§ Provided text:
=-=-=-=-=

1. Employment. Company employs Executive and Executive accepts
employment on the terms and conditions in this agreement.
2. Duties. Executive is employed in the capacity of Executive Vice
President. In this capacity Executive shall have primary responsibility for
direction and guidance of Company's operations and implementation of the
Company's operating strategies. Executive shall report directly to, and take
direction from, Company's President and Board of Directors (the "Board") and to
no other Company employee. Executive shall perform the duties customarily
performed by an executive vice president.
3. Intensity of Effort; Other Business. Executive shall devote his
entire working time, attention and efforts to Company's business and affairs,
shall faithfully and diligently serve Company's interests and shall not engage
in any business or employment activity that is not on Company's behalf (whether
or not pursued for gain or profit) except for (a) activities approved in writing
in advance by the Board and (b) passive investments that do not involve
Executive providing any advice or services to the businesses in which the
investments are made.
4. Term. The term of this agreement is of indefinite duration. As
stated in P. 8 below, this agreement and Executive's employment relationship may
be terminated at any time, with or without cause.
5. Compensation. Executive's compensation shall be as follows:
(a) Executive's salary shall be $3,125.00 payable
semi-monthly (equal to $75,000.00 on an annualized basis) in accordance with the
Company's standard procedures. Executive's salary shall be reviewed by the Board
and adjusted as determined by the Board in its sole discretion.

=-=-=-=-=

§ Extracted information:
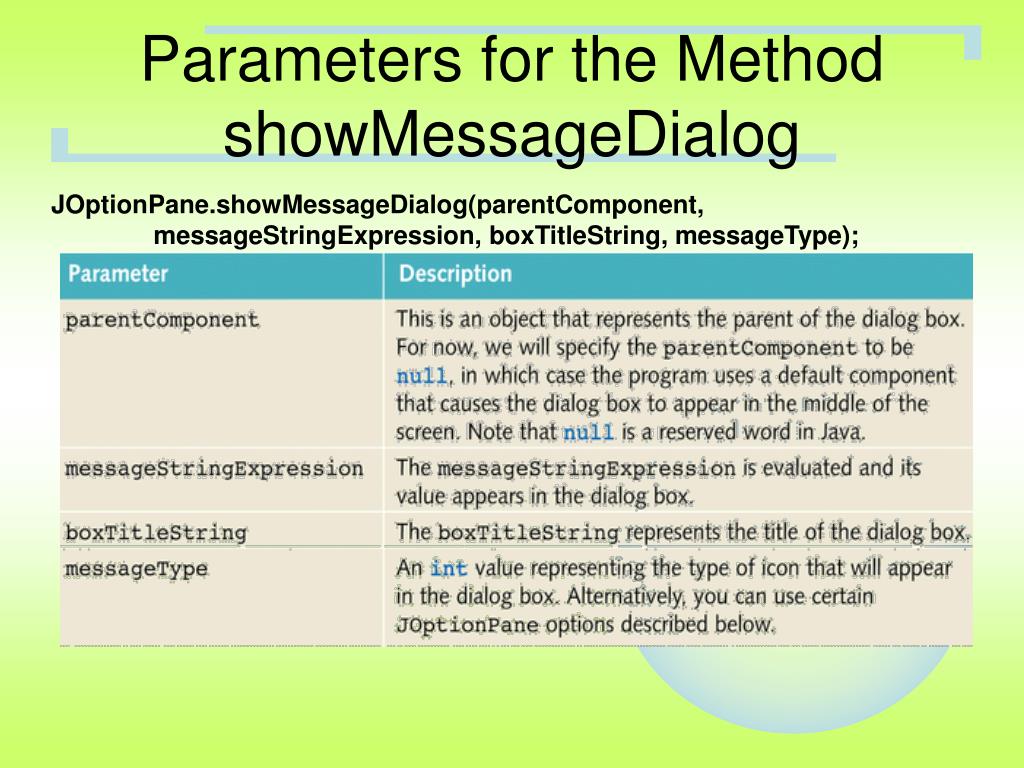 Parameters for the Method showMessageDialog

JOptionPane.showMessageDialog(parentComponent, messageStringExpression, boxTitleString, messageType);

| Parameter | Description |
|---|---|
| parentComponent | This is an object that represents the parent of the dialog box. For now, we will specify the parentComponent to be null, in which case the program uses a default component that causes the dialog box to appear in the middle of the screen. Note that null is a reserved word in Java. |
| messageStringExpression | The messageStringExpression is evaluated and its value appears in the dialog box. |
| boxTitleString | The boxTitleString represents the title of the dialog box. |
| messageType | An int value representing the type of icon that will appear in the dialog box. Alternatively, you can use certain JOptionPane options described below. |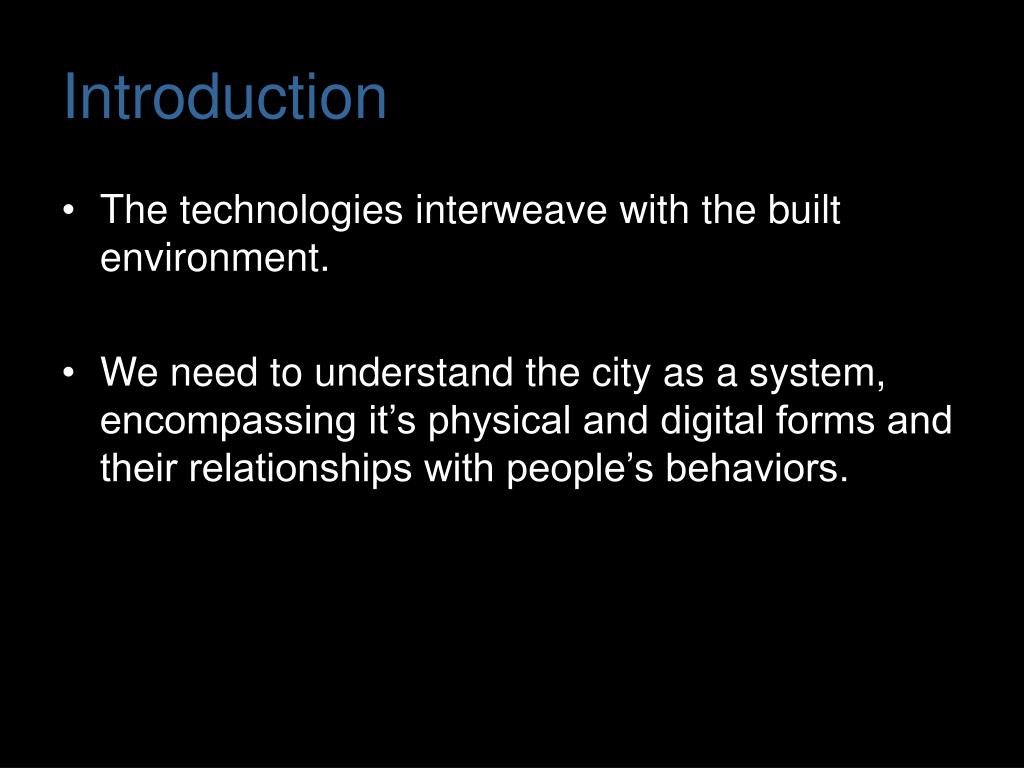 Introduction

• The technologies interweave with the built environment.

• We need to understand the city as a system, encompassing it’s physical and digital forms and their relationships with people’s behaviors.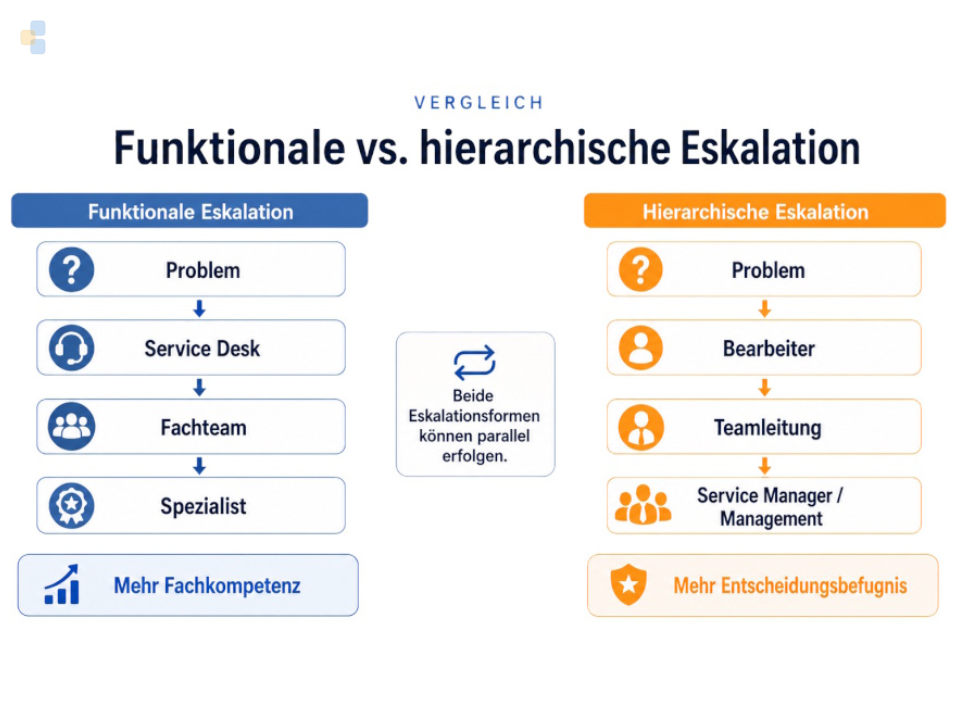 VERGLEICH

Funktionale vs. hierarchische Eskalation

Funktionale Eskalation

Problem

Service Desk

Fachteam

Spezialist

Mehr Fachkompetenz

Beide Eskalationsformen können parallel erfolgen.

Hierarchische Eskalation

Problem

Bearbeiter

Teamleitung

Service Manager / Management

Mehr Entscheidungsbefugnis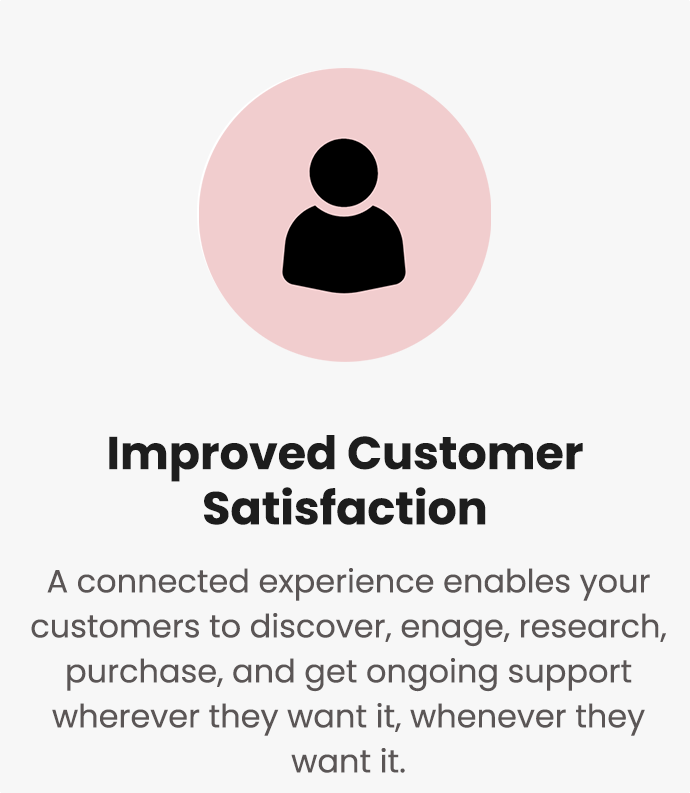 Improved Customer Satisfaction

A connected experience enables your customers to discover, enage, research, purchase, and get ongoing support wherever they want it, whenever they want it.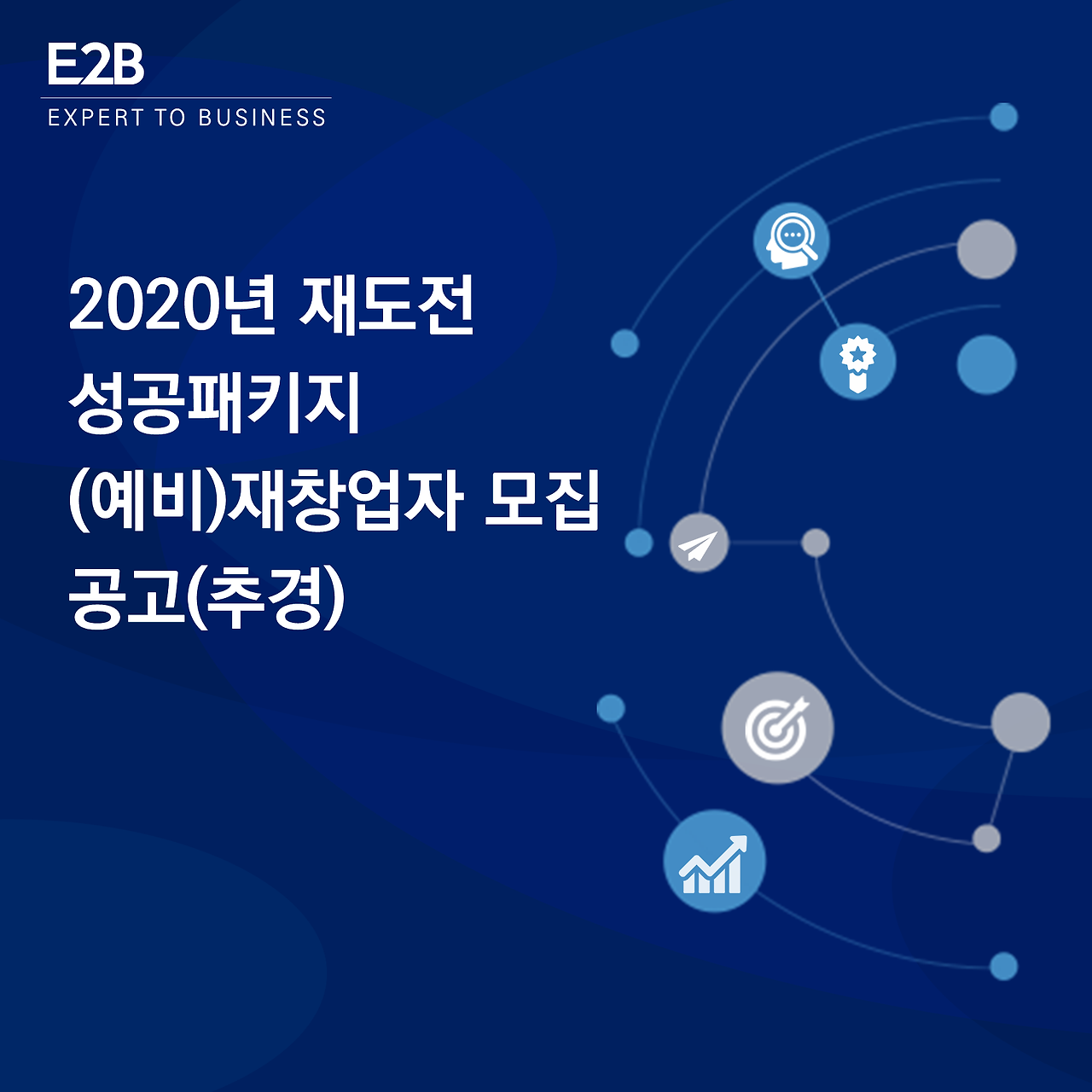 E2B
EXPERT TO BUSINESS

2020년 재도전 성공패키지 (예비)재창업자 모집 공고(추경)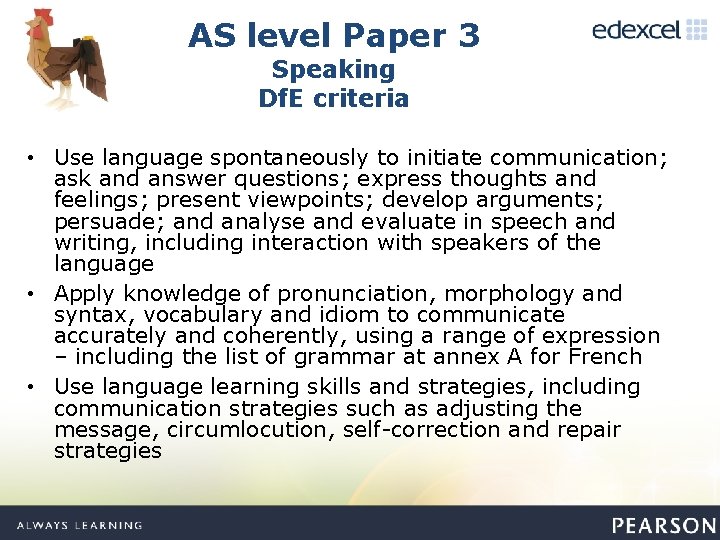 AS level Paper 3
Speaking
DfE criteria

edexcel

• Use language spontaneously to initiate communication; ask and answer questions; express thoughts and feelings; present viewpoints; develop arguments; persuade; and analyse and evaluate in speech and writing, including interaction with speakers of the language

• Apply knowledge of pronunciation, morphology and syntax, vocabulary and idiom to communicate accurately and coherently, using a range of expression – including the list of grammar at annex A for French

• Use language learning skills and strategies, including communication strategies such as adjusting the message, circumlocution, self-correction and repair strategies

ALWAYS LEARNING

PEARSON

=-=-=-=-=

§ Study questions:
1: Rewrite the employment agreement text starting with "2. Duties. Executive" and going on through "executive vice president.", changing "primary" to "principal".
2: Carry on the employment agreement from where it stops.

§ Task responses:
1:
2. Duties. Executive is employed in the capacity of Executive Vice
President. In this capacity Executive shall have principal responsibility for
direction and guidance of Company's operations and implementation of the
Company's operating strategies. Executive shall report directly to, and take
direction from, Company's President and Board of Directors (the "Board") and to
no other Company employee. Executive shall perform the duties customarily
performed by an executive vice president.

2:
(b) Executive will be eligible to receive a monthly personal
performance bonus as determined by the Company's Board based upon performance
criteria consistent with those criteria utilized to establish Executive's bonus
in prior years. The personal performance bonus, if any, shall be paid thirty
(30) days following the end of each month. The total bonus payable for any
twelve month period shall not exceed two times Executive's base salary for such
twelve month period.
6. Benefit Plans. Executive shall be eligible to participate in the
Company's Employee Benefit Package offered generally to employees. The exact
terms and conditions of the Company's benefits, including eligibility, are
governed by the benefit plans and policies of the Company, not this agreement or
any summary provided to Executive.
7. Business Expenses. Executive is authorized to incur reasonable
travel and entertainment expenses to promote Company's business. Company shall
reimburse Executive for those expenses consistent with the Company's policies
and procedures. Executive shall provide to Company the itemized expense account
information that Company reasonably requests.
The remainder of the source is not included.